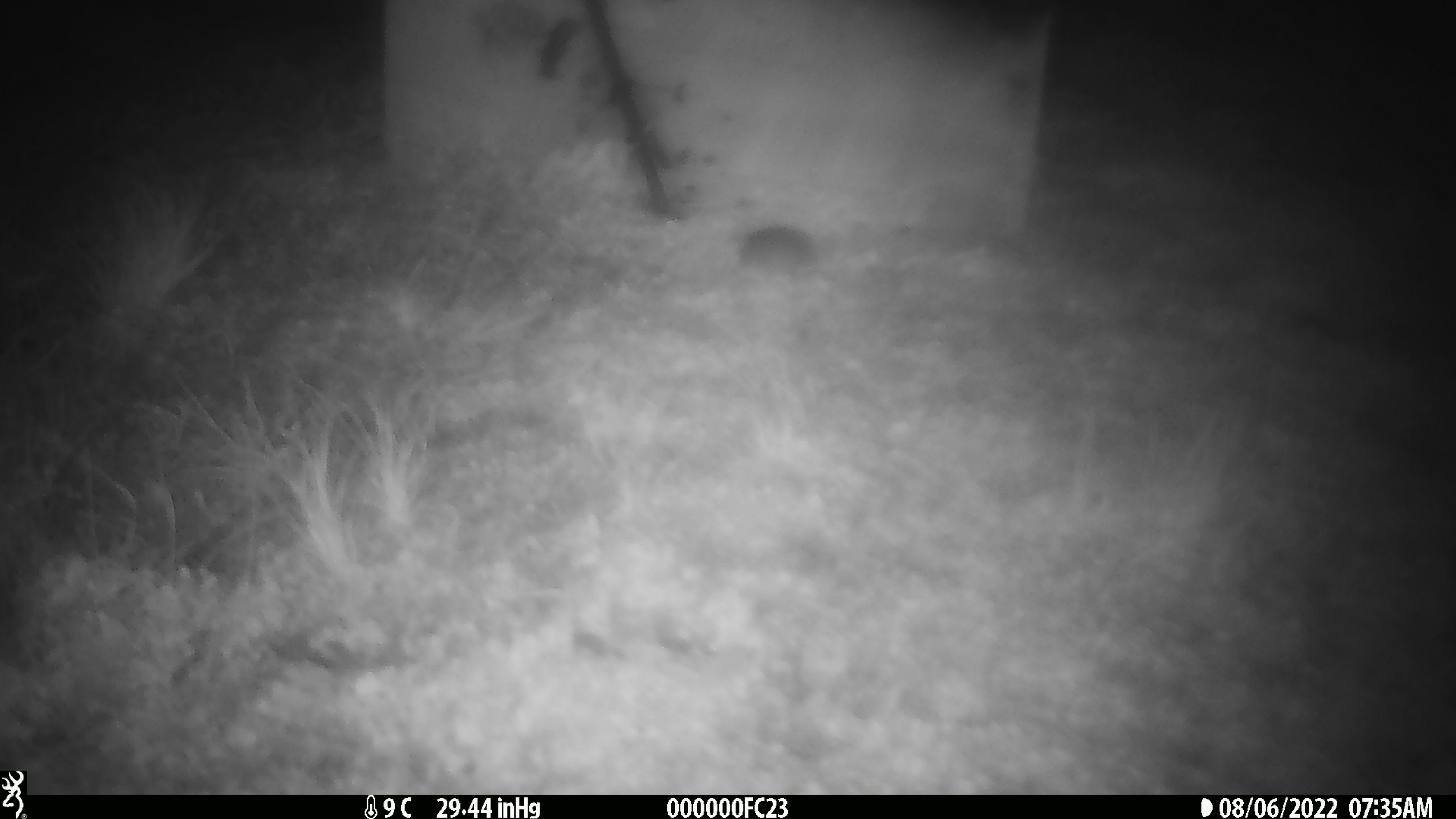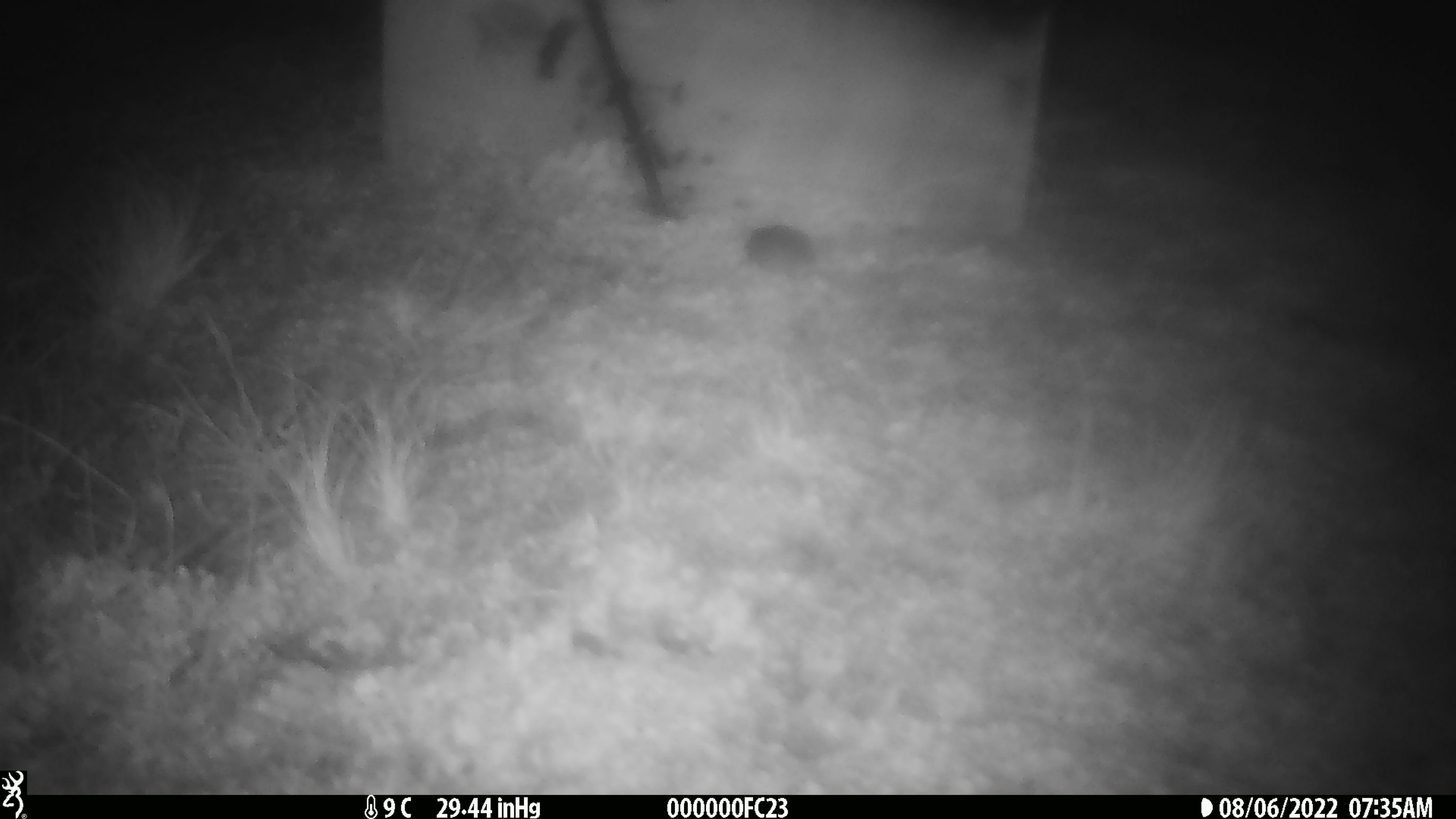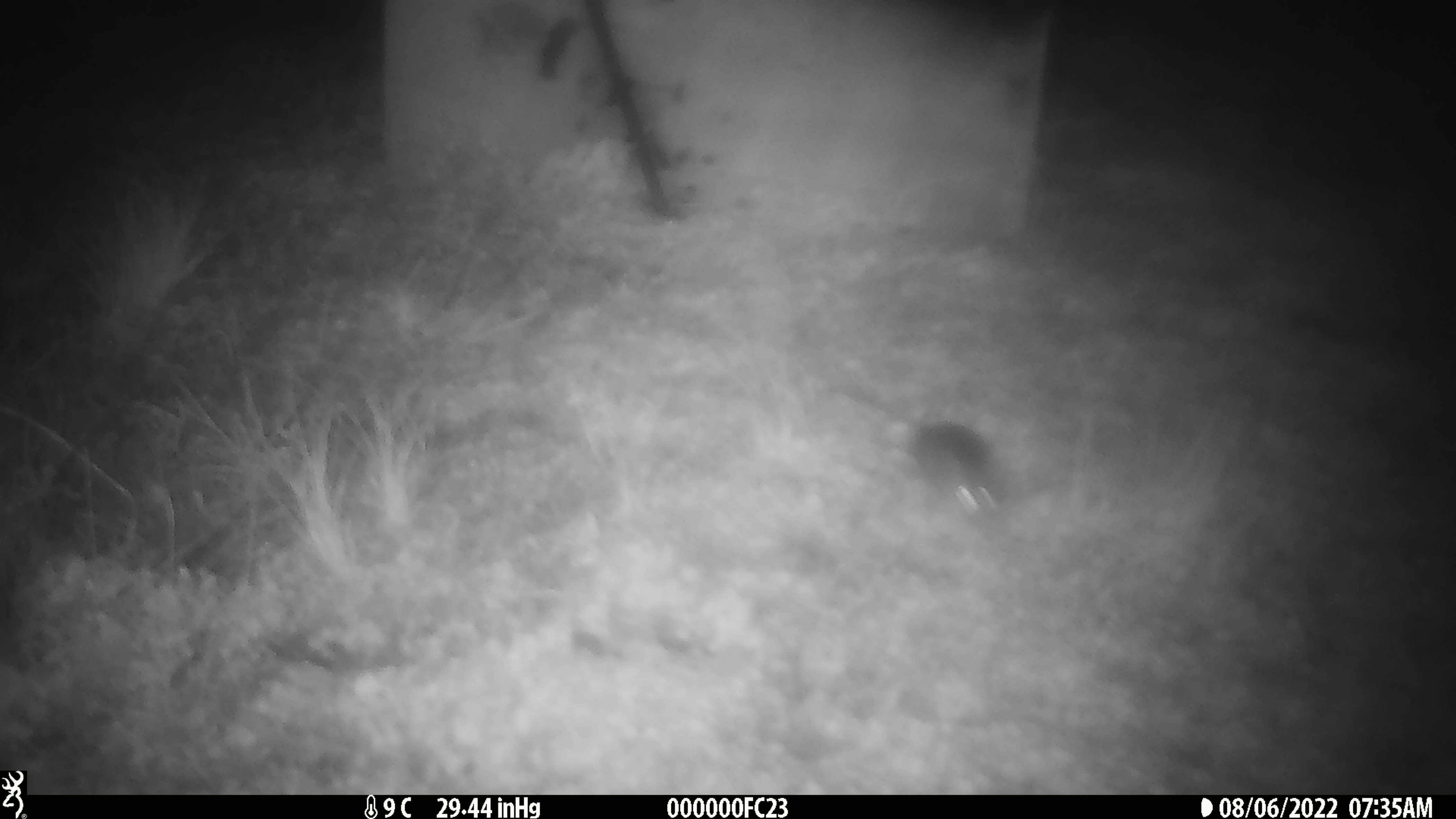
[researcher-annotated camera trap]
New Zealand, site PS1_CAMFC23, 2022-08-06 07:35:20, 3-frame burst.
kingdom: Animalia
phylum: Chordata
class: Mammalia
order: Rodentia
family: Muridae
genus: Mus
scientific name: Mus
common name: mouse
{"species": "mouse (Mus)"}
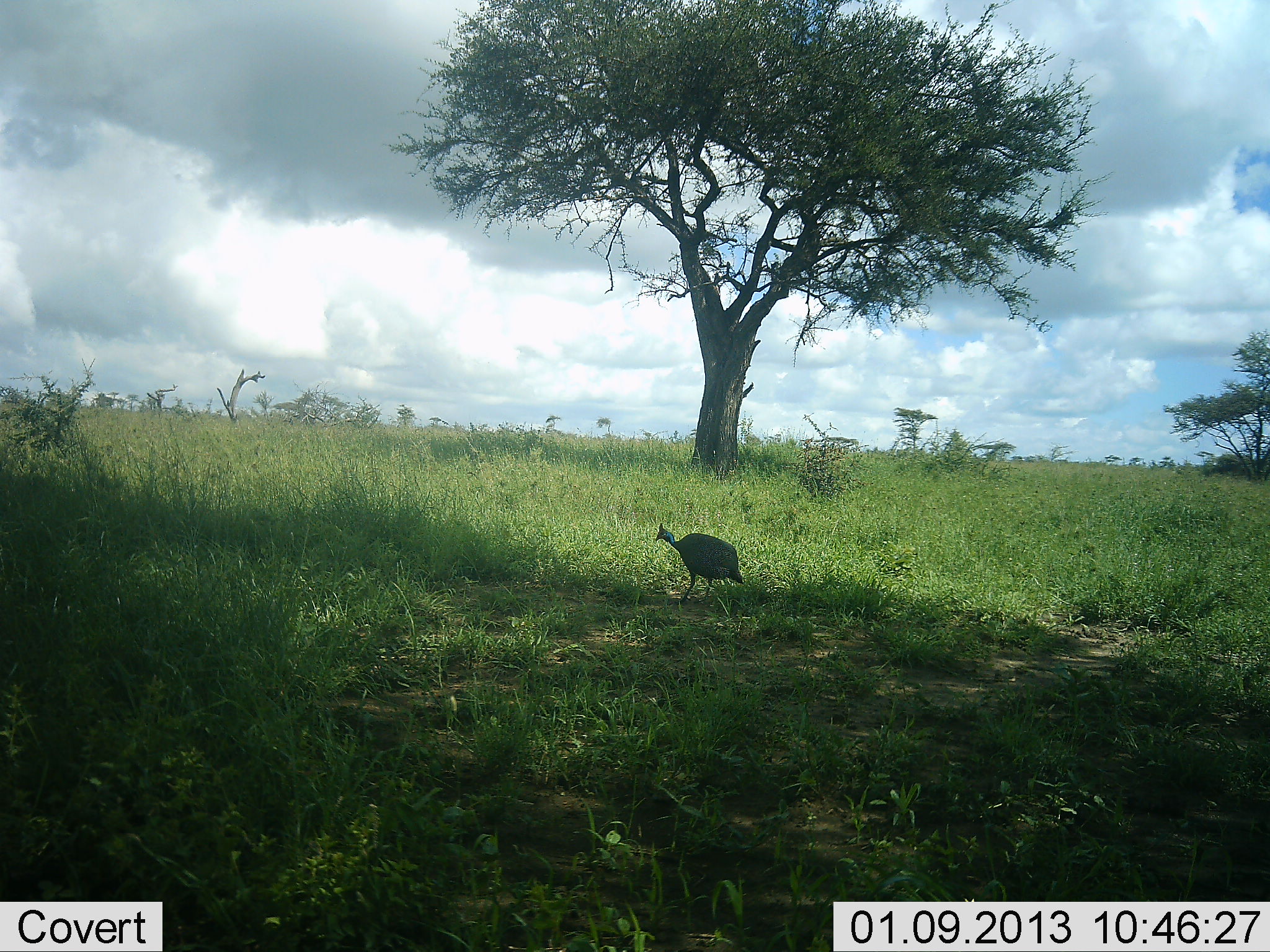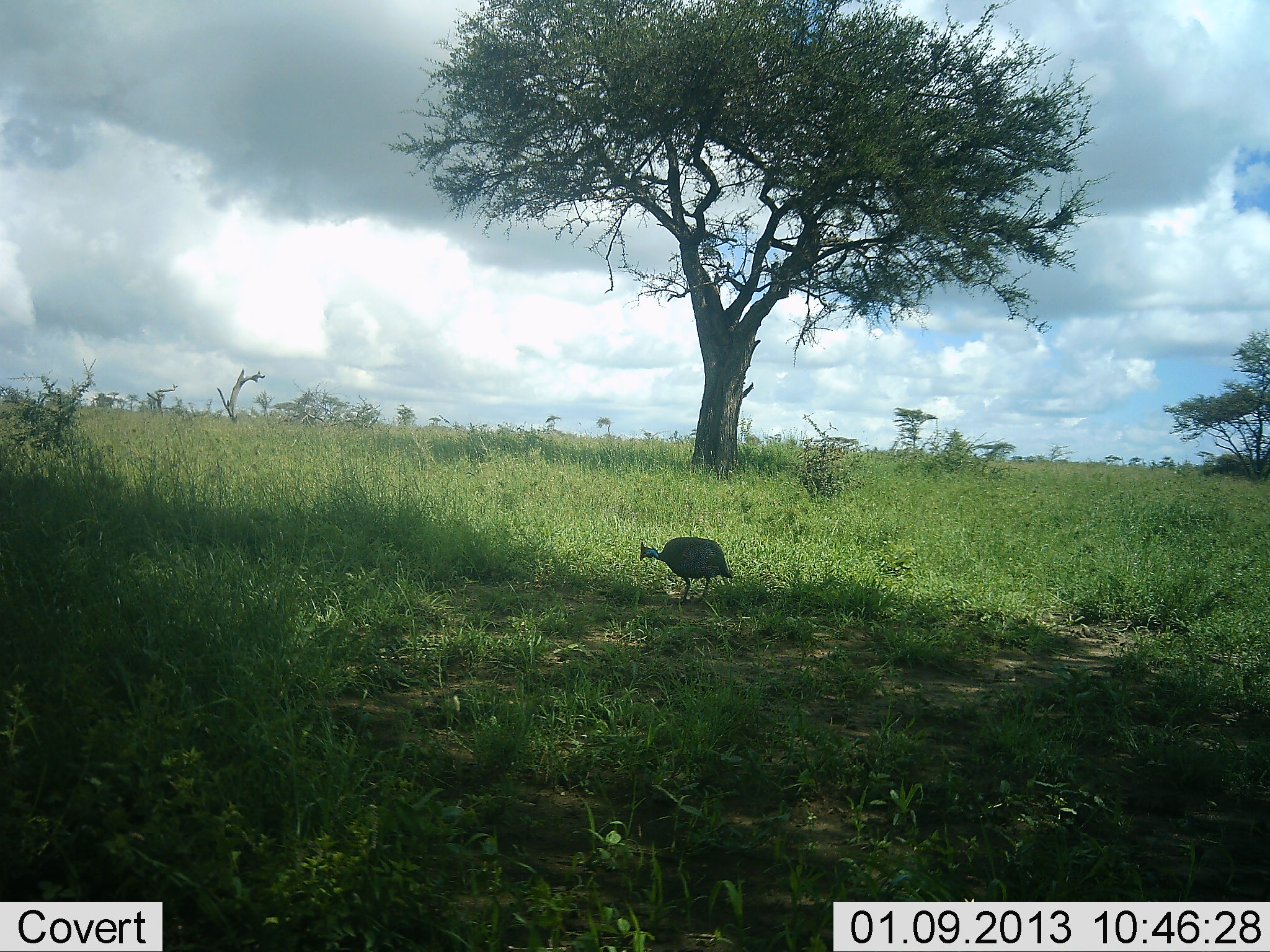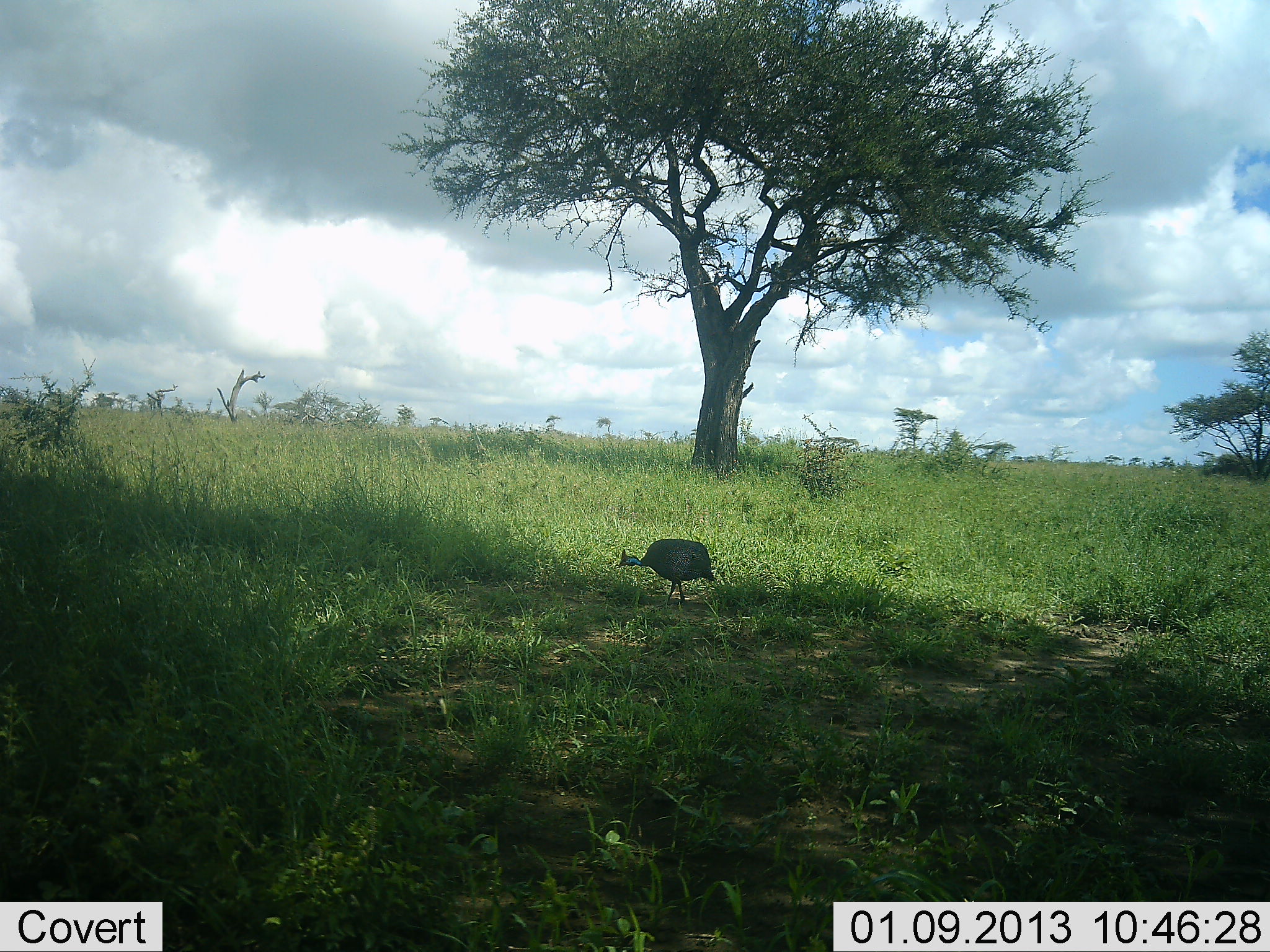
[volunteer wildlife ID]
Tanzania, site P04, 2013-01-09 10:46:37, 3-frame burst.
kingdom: Animalia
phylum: Chordata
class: Aves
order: Galliformes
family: Numididae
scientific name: Numididae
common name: guinea fowl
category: guineafowl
Guineafowl (guinea fowl) (Numididae), count 1. Behavior (volunteer vote fractions): standing 18%, resting 0%, moving 32%, interacting 0%. Young present (vote fraction): 0%. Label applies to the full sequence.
•••
[What you need to do]: What you return must match the records letter for letter, except that the pictures stay out.

[Finished exercise]:
[researcher-annotated camera trap]
New Zealand, site PS1_CAMFC23, 2022-08-06 07:35:20, 3-frame burst.
kingdom: Animalia
phylum: Chordata
class: Mammalia
order: Rodentia
family: Muridae
genus: Mus
scientific name: Mus
common name: mouse
{"species": "mouse (Mus)"}
[volunteer wildlife ID]
Tanzania, site P04, 2013-01-09 10:46:37, 3-frame burst.
kingdom: Animalia
phylum: Chordata
class: Aves
order: Galliformes
family: Numididae
scientific name: Numididae
common name: guinea fowl
category: guineafowl
Guineafowl (guinea fowl) (Numididae), count 1. Behavior (volunteer vote fractions): standing 18%, resting 0%, moving 32%, interacting 0%. Young present (vote fraction): 0%. Label applies to the full sequence.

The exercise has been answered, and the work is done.